In het kerkelijke zijn er ook wetten, maar in het kerkelijke zijn niet Synoden, classes en kerkeraden overheid, ook niet de burgerlijke Overheid, maar Overheid is de Koning der Kerk, d.i. Jezus Christus.
Dienaren des Woords, Ouderlingen en Diakenen zijn dienaren der gemeente om Christus’ wil. Ze staan niet in dezelfde verhouding als een burgemeester staat tot gemeente en een Koning tot zijn volk. Een burgemeester behoort tot de Overheid. Kerkendienaren zijn geen Overheid. Zij staan tot Christus in betrekking als boden, gezanten, agenten tot overheidspersonen in ’t burgerlijke. Een bode heeft wat te zeggen, voor
zoover hij zijn heer dient. De dienaren kunnen geen wetten maken. Het woord wet doet altijd denken aan de Overheid.

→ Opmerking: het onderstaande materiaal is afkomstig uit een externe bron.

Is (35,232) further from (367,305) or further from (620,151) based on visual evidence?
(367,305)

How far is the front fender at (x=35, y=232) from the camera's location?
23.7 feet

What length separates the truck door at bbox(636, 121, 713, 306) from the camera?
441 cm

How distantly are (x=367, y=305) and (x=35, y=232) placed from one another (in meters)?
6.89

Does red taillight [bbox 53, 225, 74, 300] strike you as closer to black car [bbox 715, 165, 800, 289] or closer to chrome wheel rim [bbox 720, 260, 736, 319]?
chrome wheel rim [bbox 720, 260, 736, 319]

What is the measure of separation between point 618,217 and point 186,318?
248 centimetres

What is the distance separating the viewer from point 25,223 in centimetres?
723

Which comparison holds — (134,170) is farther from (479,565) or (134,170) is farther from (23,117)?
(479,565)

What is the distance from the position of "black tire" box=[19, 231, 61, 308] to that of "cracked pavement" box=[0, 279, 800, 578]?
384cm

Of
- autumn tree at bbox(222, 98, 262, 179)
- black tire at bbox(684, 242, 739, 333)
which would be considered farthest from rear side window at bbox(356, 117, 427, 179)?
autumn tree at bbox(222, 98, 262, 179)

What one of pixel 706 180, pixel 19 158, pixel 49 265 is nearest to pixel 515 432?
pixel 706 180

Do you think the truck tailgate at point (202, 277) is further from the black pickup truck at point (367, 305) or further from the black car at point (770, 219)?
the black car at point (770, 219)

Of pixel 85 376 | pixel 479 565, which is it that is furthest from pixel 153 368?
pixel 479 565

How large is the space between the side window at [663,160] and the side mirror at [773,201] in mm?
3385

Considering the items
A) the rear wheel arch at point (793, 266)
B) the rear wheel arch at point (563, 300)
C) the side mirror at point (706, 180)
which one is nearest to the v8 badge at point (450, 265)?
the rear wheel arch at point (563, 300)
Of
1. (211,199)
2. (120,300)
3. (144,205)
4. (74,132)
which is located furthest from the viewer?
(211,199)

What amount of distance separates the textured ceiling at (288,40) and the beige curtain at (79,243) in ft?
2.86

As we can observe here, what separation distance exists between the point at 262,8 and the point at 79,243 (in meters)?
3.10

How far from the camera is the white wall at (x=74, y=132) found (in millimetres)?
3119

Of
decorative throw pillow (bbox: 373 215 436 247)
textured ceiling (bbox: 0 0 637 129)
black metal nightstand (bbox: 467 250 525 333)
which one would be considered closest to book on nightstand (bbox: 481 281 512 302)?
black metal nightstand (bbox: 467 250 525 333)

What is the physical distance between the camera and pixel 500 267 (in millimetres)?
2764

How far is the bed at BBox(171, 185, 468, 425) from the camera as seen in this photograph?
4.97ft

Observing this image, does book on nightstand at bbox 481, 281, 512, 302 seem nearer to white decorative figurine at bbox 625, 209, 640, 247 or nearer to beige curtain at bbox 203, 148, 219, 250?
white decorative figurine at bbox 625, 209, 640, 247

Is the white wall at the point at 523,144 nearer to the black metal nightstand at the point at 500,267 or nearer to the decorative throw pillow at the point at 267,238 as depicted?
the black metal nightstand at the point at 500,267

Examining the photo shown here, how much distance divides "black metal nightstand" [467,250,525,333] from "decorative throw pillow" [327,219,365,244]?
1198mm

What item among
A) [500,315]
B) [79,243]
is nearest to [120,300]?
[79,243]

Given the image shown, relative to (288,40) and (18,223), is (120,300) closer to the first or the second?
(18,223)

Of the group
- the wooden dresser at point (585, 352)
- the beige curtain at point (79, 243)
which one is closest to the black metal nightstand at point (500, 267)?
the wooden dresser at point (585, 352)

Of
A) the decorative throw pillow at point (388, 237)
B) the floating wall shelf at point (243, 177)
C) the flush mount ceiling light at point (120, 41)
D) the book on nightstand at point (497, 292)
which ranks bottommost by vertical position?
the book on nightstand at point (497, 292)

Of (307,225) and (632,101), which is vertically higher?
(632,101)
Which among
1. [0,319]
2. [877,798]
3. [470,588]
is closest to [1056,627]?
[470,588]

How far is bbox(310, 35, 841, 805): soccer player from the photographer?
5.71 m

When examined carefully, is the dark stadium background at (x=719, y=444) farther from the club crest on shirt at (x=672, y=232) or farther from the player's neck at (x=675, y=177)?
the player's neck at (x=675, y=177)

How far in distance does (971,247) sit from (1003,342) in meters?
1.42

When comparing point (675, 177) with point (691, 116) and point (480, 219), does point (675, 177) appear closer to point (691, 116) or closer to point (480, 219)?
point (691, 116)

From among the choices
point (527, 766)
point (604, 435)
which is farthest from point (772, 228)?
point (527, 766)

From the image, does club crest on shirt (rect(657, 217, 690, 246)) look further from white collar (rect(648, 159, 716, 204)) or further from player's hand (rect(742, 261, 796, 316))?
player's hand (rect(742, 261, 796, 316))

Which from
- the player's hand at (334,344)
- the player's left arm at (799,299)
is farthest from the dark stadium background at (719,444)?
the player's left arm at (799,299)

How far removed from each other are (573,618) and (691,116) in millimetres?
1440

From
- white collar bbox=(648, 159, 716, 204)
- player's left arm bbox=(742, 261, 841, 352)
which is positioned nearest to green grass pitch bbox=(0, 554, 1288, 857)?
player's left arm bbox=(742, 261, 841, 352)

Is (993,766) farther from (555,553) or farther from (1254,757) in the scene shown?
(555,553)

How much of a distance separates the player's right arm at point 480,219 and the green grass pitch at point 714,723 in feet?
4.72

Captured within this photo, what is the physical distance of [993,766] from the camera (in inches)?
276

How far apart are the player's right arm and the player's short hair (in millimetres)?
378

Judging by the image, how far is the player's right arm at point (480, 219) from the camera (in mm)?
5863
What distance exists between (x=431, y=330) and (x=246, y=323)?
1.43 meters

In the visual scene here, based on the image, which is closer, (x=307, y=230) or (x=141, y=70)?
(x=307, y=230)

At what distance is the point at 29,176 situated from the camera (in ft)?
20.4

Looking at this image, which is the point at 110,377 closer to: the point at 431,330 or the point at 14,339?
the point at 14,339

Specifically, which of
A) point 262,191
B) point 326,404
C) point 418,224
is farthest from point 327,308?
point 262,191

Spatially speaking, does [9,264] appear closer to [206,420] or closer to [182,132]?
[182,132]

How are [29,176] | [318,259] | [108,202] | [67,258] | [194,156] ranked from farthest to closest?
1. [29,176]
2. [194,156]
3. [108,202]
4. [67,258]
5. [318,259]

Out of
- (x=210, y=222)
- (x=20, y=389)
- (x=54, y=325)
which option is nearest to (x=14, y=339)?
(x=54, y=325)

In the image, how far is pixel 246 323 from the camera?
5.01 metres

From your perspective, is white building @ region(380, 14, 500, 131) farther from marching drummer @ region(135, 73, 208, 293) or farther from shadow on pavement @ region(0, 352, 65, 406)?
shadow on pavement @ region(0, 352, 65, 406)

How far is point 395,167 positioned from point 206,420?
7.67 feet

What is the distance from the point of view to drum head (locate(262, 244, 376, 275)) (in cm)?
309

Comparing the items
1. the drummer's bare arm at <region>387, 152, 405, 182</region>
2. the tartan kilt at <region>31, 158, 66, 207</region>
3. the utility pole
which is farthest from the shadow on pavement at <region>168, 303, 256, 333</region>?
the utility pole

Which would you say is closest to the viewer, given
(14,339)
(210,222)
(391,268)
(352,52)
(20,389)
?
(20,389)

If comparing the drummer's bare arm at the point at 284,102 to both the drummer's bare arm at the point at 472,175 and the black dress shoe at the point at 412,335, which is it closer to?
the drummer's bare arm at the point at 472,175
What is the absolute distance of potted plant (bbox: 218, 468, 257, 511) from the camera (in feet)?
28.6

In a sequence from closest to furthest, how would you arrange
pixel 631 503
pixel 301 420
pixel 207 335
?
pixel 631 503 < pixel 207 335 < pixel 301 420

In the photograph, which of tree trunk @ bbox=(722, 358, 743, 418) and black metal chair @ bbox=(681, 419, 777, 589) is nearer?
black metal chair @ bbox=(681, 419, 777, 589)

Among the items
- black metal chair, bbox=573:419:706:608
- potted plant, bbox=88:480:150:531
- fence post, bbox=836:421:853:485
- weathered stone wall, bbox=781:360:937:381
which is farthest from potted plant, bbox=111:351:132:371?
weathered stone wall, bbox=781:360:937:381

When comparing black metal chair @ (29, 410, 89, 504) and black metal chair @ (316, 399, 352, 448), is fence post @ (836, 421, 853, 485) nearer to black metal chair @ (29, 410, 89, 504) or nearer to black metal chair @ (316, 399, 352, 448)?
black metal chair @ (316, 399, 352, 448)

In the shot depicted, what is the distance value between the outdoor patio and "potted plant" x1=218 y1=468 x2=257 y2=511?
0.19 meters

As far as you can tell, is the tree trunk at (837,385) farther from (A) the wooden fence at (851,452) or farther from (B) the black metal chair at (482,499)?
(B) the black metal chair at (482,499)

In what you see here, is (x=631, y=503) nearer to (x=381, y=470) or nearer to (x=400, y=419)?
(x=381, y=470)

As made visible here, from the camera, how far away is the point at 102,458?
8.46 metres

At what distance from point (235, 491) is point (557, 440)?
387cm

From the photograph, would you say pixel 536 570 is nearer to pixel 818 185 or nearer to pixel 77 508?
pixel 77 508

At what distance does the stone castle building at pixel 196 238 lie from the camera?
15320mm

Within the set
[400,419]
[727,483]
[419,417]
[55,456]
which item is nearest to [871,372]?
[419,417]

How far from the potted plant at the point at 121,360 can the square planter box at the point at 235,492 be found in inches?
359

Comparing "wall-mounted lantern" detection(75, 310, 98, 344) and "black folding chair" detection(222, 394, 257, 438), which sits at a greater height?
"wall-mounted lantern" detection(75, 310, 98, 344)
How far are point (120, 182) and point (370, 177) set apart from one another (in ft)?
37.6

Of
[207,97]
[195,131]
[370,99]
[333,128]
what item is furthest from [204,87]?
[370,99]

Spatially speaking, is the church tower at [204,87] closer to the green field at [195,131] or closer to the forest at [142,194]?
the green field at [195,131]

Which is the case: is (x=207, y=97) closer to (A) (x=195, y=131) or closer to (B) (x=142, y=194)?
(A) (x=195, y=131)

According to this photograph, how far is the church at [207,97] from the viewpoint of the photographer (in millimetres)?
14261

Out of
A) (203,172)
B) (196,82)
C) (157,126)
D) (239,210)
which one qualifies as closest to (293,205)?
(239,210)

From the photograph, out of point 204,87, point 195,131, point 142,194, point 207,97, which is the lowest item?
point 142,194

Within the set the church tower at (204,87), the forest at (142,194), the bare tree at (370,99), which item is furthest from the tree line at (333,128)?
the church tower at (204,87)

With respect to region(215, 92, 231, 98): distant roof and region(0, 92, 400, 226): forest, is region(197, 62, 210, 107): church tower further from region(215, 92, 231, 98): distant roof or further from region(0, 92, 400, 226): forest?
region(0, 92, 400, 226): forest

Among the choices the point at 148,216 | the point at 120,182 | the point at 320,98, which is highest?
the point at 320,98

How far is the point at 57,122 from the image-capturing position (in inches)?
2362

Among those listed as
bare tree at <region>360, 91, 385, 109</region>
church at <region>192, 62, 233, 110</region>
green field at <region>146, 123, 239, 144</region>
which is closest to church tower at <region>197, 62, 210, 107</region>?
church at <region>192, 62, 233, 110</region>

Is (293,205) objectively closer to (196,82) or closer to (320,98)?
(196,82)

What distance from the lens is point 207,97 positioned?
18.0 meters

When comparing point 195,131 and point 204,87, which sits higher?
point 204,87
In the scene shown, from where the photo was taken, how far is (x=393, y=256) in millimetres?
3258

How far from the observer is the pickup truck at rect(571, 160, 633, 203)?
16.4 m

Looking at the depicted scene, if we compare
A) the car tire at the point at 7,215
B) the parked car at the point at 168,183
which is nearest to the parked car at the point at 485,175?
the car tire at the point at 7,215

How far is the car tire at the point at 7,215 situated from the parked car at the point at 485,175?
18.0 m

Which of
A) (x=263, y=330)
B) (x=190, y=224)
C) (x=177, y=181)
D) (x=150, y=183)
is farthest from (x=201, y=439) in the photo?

Op kerkelijk gebied geeft het woord „wet” aanleiding, dat Synoden, classes, enz. zich als hoogere besturen gaan beschouwen. Daarom moeten we dat woord vermijden en spreken van ordening, regeling.
Het woord „reglement” heeft in het spraakgebruik ook een wettischen klank.
Men heeft dus wel met wijsheid gesproken van „kerkenordening”, want het doel van alle regelen en besluiten is om de orde te bewaren.